Formoterol and clenbuterol have distinct interaction fingerprints with the β₂AR. (A) Representative poses of formoterol and clenbuterol in the 4LDO crystal structure. Formoterol’s methoxyphenyl group (top) allows it to extend further across the binding pocket than clenbuterol (bottom), allowing formoterol to simultaneously interact with TM3, TM5, and ECL2 and be in closer proximity to TM2. (B) Formoterol and clenbuterol were docked to inactive structures (3NYA, 3NY8, 5D5B) and active structures (4LDE, 4LDL, 4LDO) of the β₂AR. From the top 30 poses, ligand interactions were matched with structural features F1-F11 and added for each crystal structure. More negative (orange) values correspond to a greater number of interactions with clenbuterol, while more positive (blue) values correspond to a greater number of interactions with formoterol.

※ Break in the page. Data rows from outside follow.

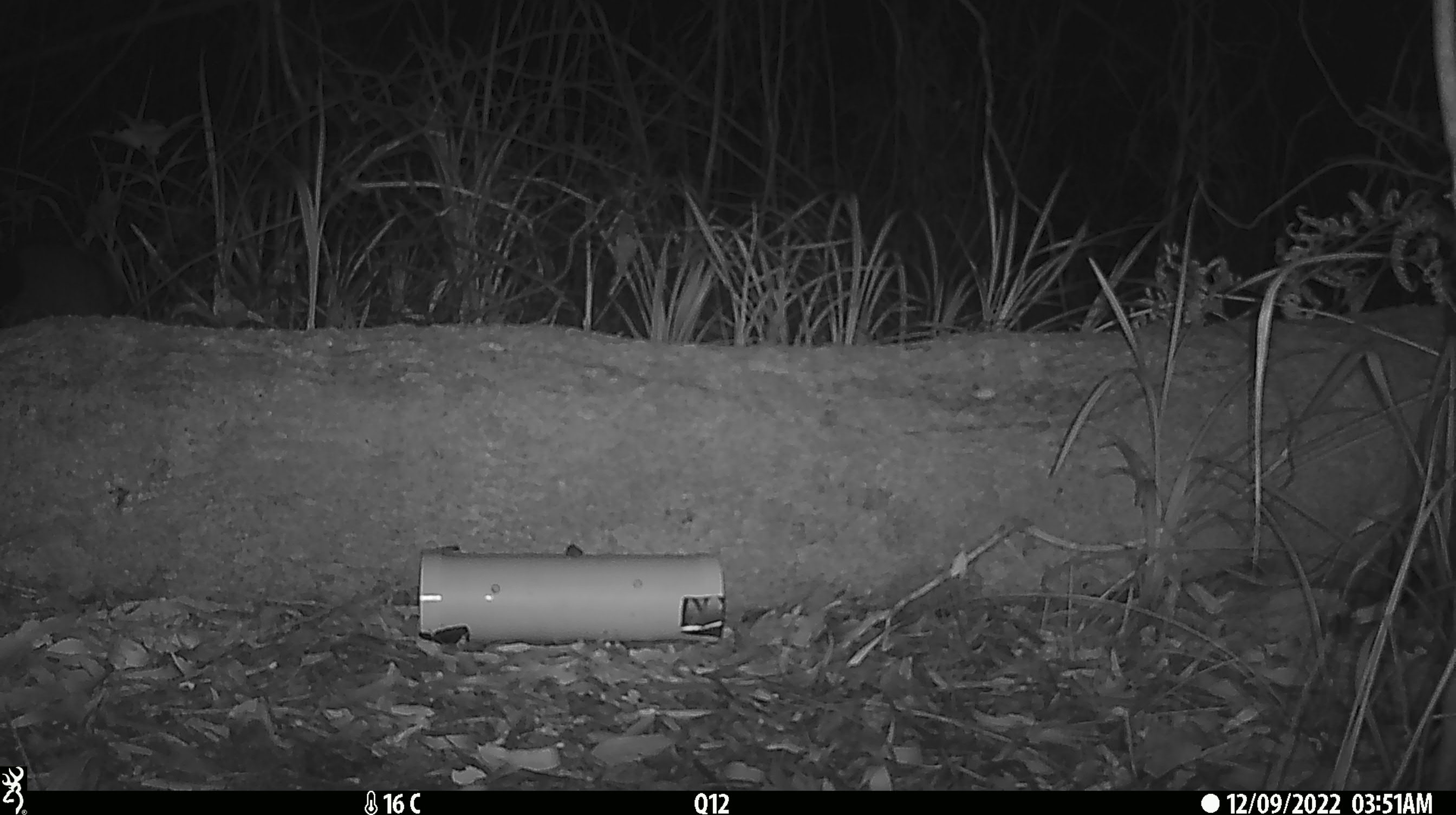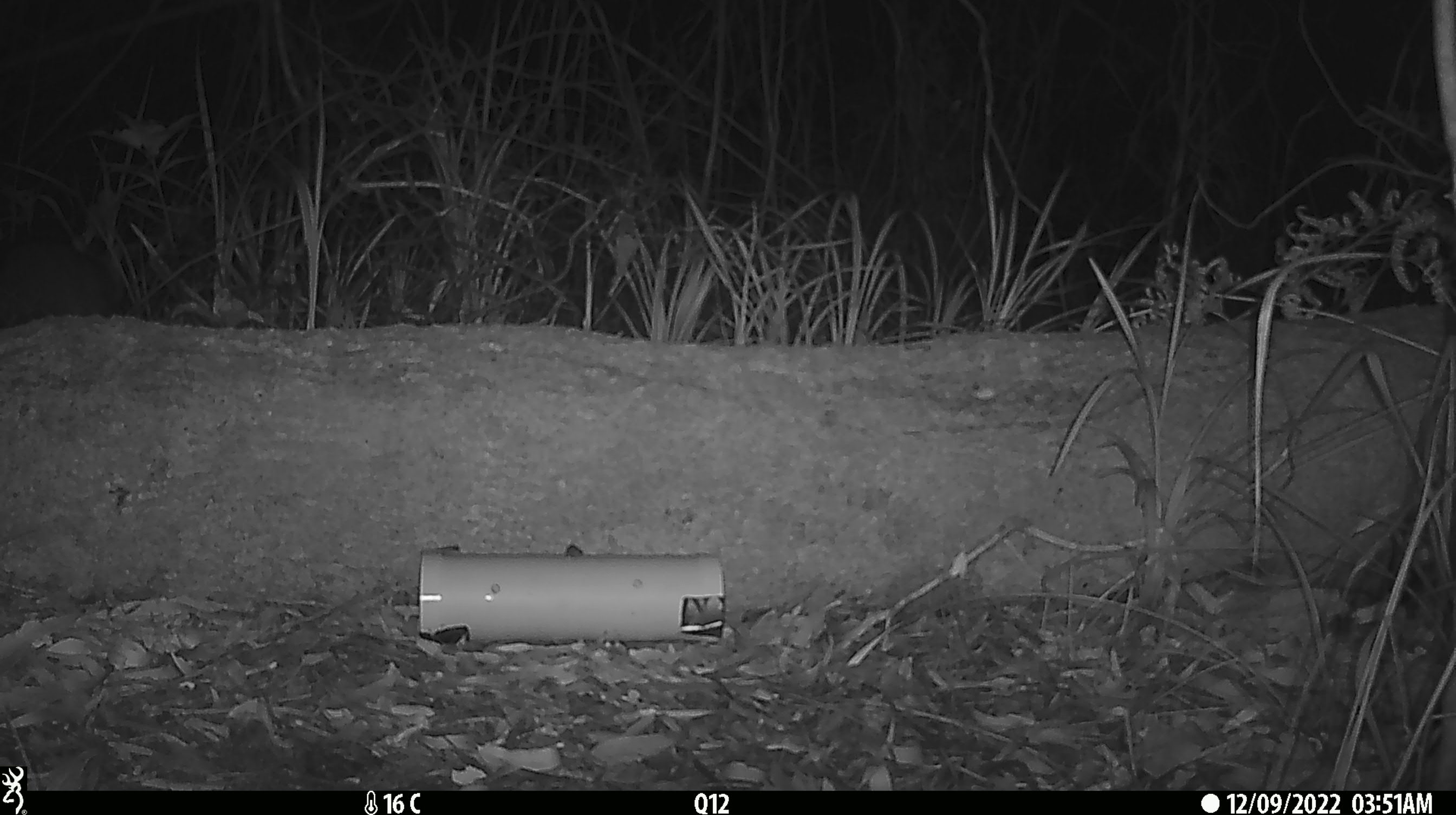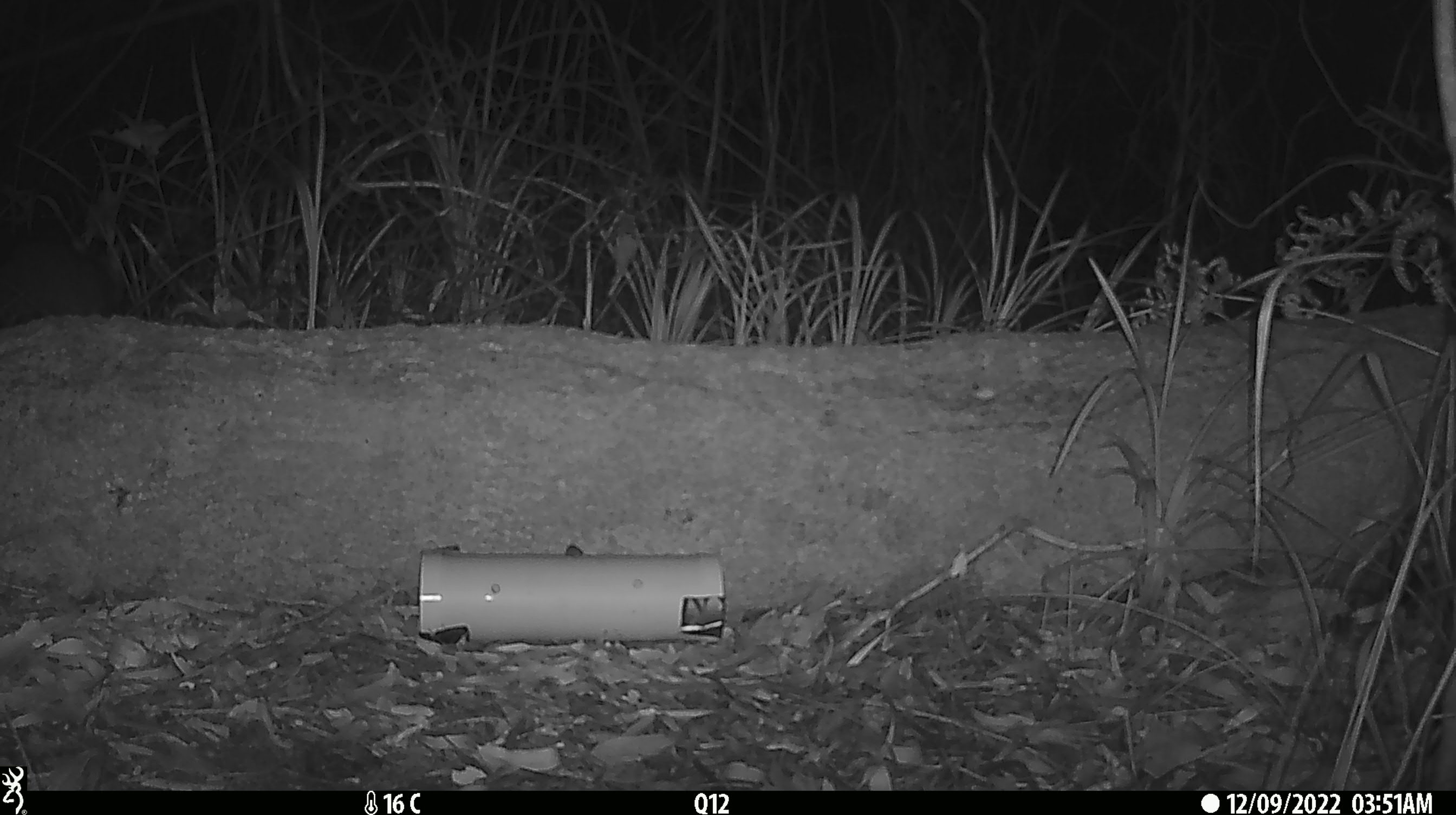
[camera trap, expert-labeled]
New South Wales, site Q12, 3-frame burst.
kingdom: Animalia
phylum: Chordata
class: Mammalia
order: Diprotodontia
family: Phalangeridae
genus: Trichosurus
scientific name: Trichosurus vulpecula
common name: common brushtail possum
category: possum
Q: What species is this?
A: Possum (common brushtail possum) (Trichosurus vulpecula).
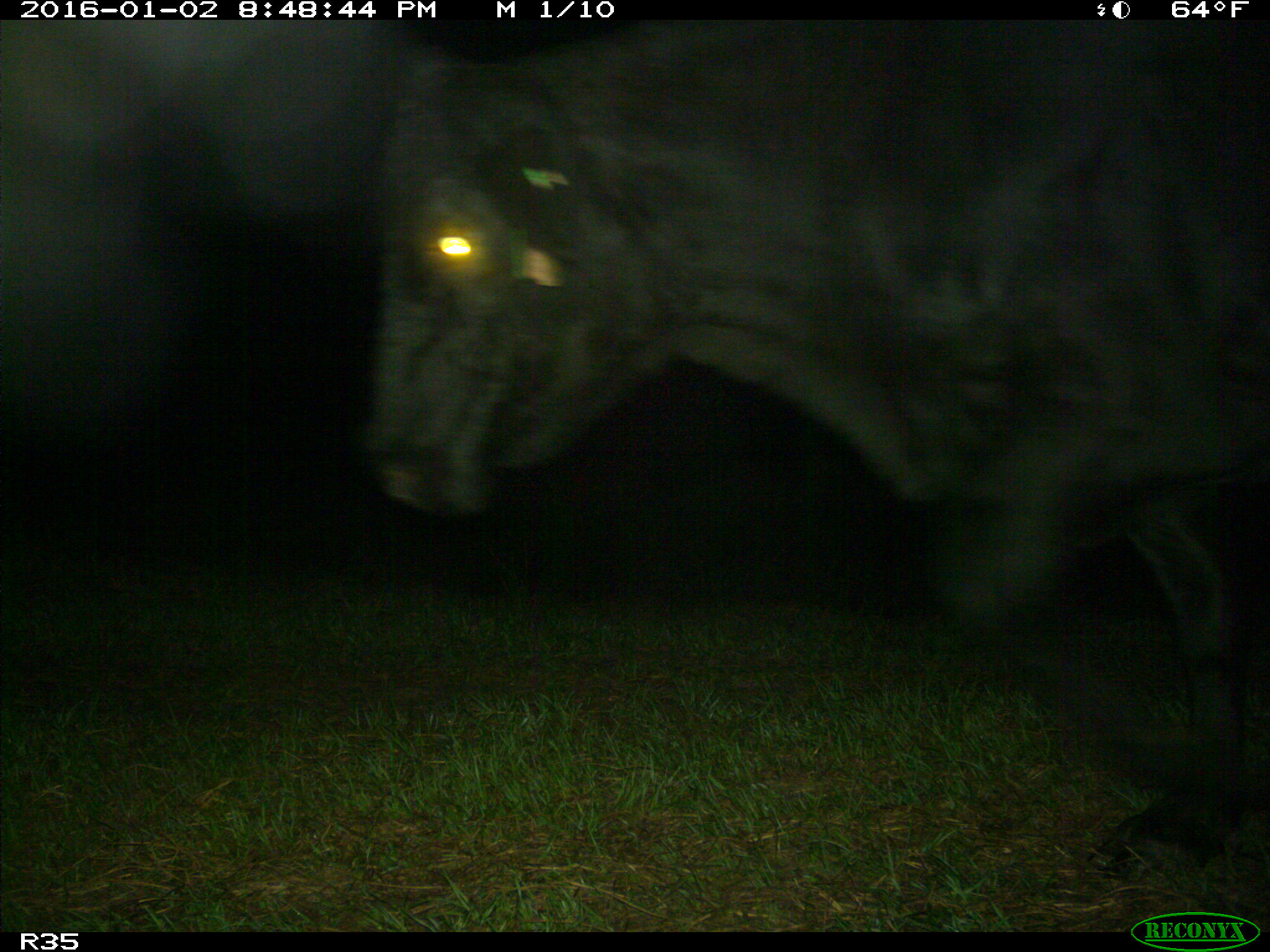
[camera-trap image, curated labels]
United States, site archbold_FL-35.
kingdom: Animalia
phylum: Chordata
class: Mammalia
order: Artiodactyla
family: Bovidae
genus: Bos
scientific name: Bos taurus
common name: domestic cow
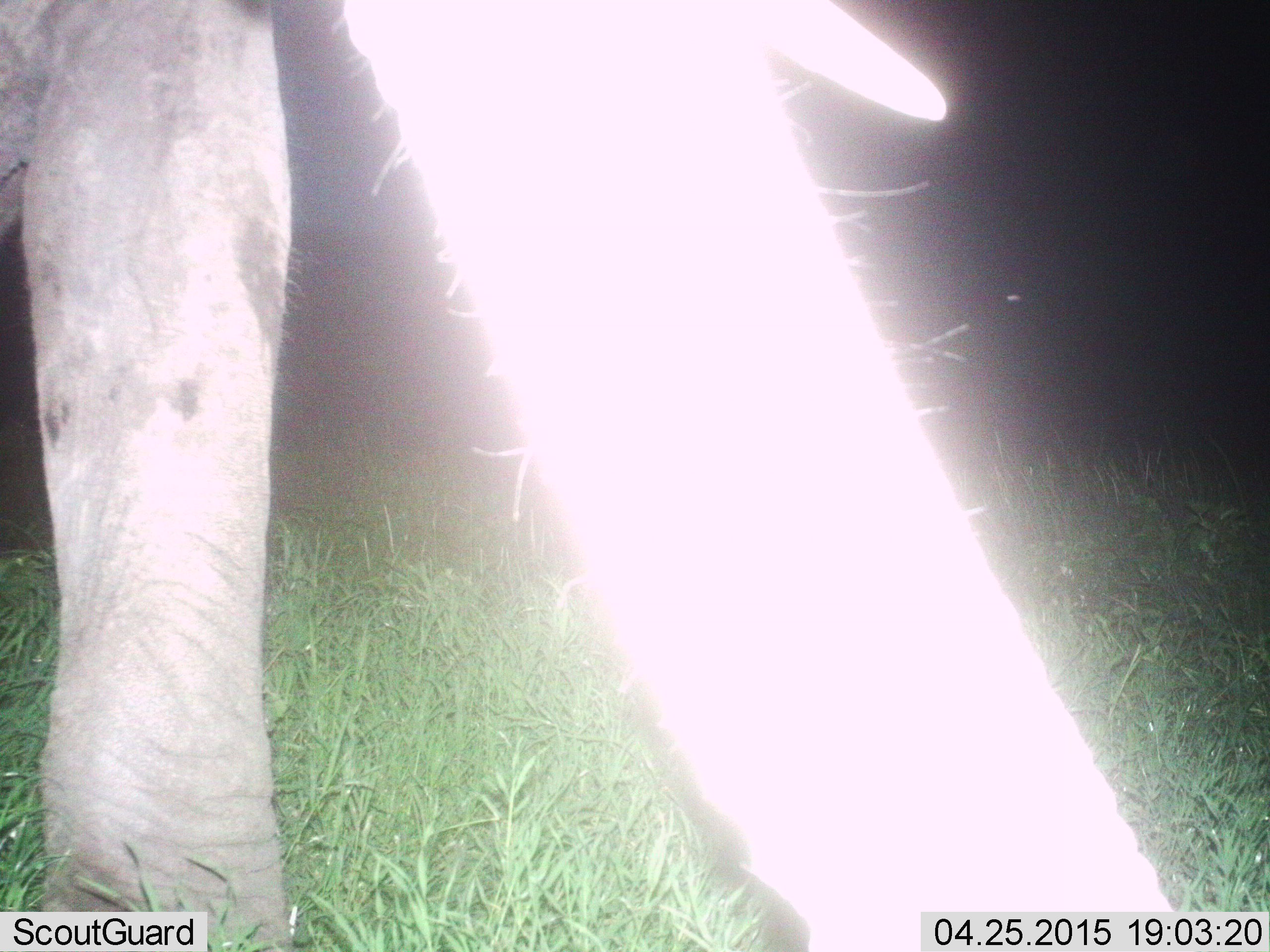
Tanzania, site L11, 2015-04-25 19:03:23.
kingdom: Animalia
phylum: Chordata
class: Mammalia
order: Proboscidea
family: Elephantidae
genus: Loxodonta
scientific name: Loxodonta africana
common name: african bush elephant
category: elephant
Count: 1.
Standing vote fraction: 90%.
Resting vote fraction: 0%.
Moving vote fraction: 10%.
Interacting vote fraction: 0%.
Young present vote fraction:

Interactions are displayed as Residue-interaction type (D- hydrogen bond donor, DD- strong hydrogen bond donor, I- ionic, II- strong ionic, A- hydrogen bond acceptor, AA- strong hydrogen bond acceptor, C- contact, R- arene, RR- strong arene). Residues followed by a b (e.g., G90b) indicate an interaction with the peptide backbone of the corresponding residue.